El 14 de febrero de 1943, con buena parte de los médanos ya fijados y el bosque en marcha, Pinamar fue inaugurada oficialmente como balneario, y poco después se aprobó el Plan Maestro de Urbanización diseñado por Jorge Bunge. El nombre lo decía todo: 'pino' y 'mar', las dos almas de un lugar que había nacido literalmente de plantar árboles sobre la arena frente al océano. El trazado curvo de sus calles, que serpentea siguiendo las ondulaciones del terreno, es la huella visible de aquella idea de respetar la naturaleza del médano.
Con los años, la apuesta dio fruto. Pinamar fue creciendo como destino de veraneo, atrayendo a familias y, con el tiempo, a un público que la convirtió en uno de los balnearios más elegidos —y en parte más exclusivos— de la costa atlántica argentina. Cariló, con sus calles de arena sin asfalto y sus casas entre los pinos, se consolidó como el rincón más sofisticado; Valeria del Mar y Ostende mantuvieron su perfil familiar y tranquilo, y el centro de Pinamar, en torno a la Avenida Bunge —llamada así en homenaje al fundador—, se volvió el corazón comercial y social.
En 1978, Pinamar se constituyó en partido propio, separándose de General Madariaga, y quedó integrado por Pinamar, Ostende, Valeria del Mar y Cariló. Hoy, ese conjunto de localidades entre el bosque y el mar es la prueba viva de una idea audaz: que se podía construir una ciudad donde antes solo había dunas movedizas. El bosque que fijó la arena sigue creciendo, y cada verano miles de visitantes disfrutan, muchas veces sin saberlo, del sueño que Jorge Bunge y sus socios plantaron sobre los médanos hace más de ochenta años.
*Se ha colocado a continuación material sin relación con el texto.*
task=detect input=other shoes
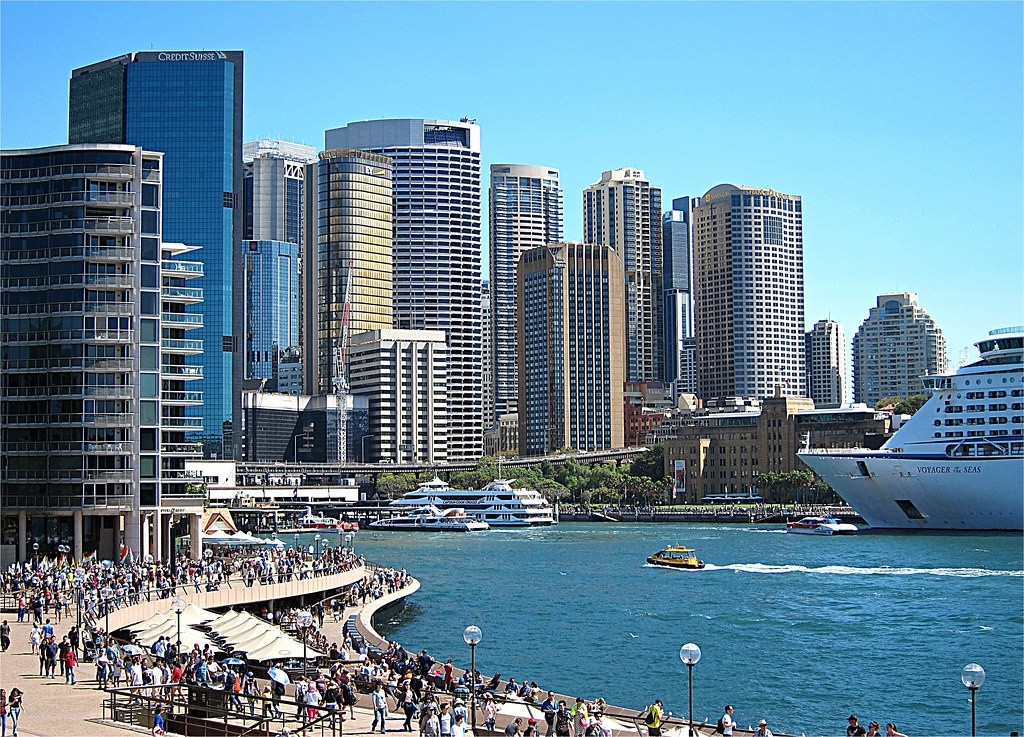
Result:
[409,728,412,733]
[372,726,376,731]
[403,724,407,731]
[381,730,385,734]
[13,733,17,737]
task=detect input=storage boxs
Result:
[307,555,312,561]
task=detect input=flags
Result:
[121,546,132,564]
[86,551,95,561]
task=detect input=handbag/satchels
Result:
[580,713,588,726]
[489,718,495,724]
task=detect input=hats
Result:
[156,704,165,710]
[453,698,464,705]
[459,678,465,683]
[307,683,316,692]
[846,714,857,720]
[655,699,663,706]
[247,672,253,676]
[483,692,493,698]
[403,679,411,684]
[758,720,768,727]
[588,716,601,725]
[427,706,434,710]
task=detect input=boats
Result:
[296,506,358,534]
[368,505,490,532]
[387,456,558,527]
[647,545,706,569]
[787,517,858,535]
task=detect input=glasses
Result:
[868,726,876,728]
[558,705,562,707]
[426,702,431,703]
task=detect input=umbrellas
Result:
[122,645,142,654]
[222,658,245,665]
[267,667,290,685]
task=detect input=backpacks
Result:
[274,681,286,696]
[717,713,725,733]
[645,710,657,724]
[341,682,358,706]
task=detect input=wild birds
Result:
[560,572,566,576]
[630,633,639,639]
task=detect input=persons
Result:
[846,715,909,737]
[753,719,773,737]
[721,705,737,737]
[646,699,664,737]
[0,544,607,737]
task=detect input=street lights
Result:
[463,625,482,735]
[172,598,185,661]
[680,643,701,737]
[101,560,110,587]
[294,433,306,463]
[297,612,313,676]
[144,555,153,601]
[205,549,214,583]
[961,663,986,737]
[362,435,374,464]
[270,528,355,565]
[100,587,113,635]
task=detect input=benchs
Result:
[346,614,499,695]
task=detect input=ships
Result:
[795,325,1024,532]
Desde los años 90, Pinamar y sobre todo Cariló sumaron además un capítulo de notoriedad mediática: se convirtieron en el destino de veraneo elegido por buena parte de la clase política, empresarial y artística argentina, lo que multiplicó la cobertura periodística de sus calles arboladas cada enero y consolidó una imagen de balneario 'top' dentro de la costa atlántica. Esa fama convivió siempre con la otra cara de Pinamar, menos citada en los programas de espectáculos: la de un destino familiar, deportivo y accesible en temporada baja, cuando el bosque queda en silencio y las playas, casi vacías, recuperan el aire agreste que tenían los médanos originales antes de que Bunge y sus socios decidieran domesticarlos.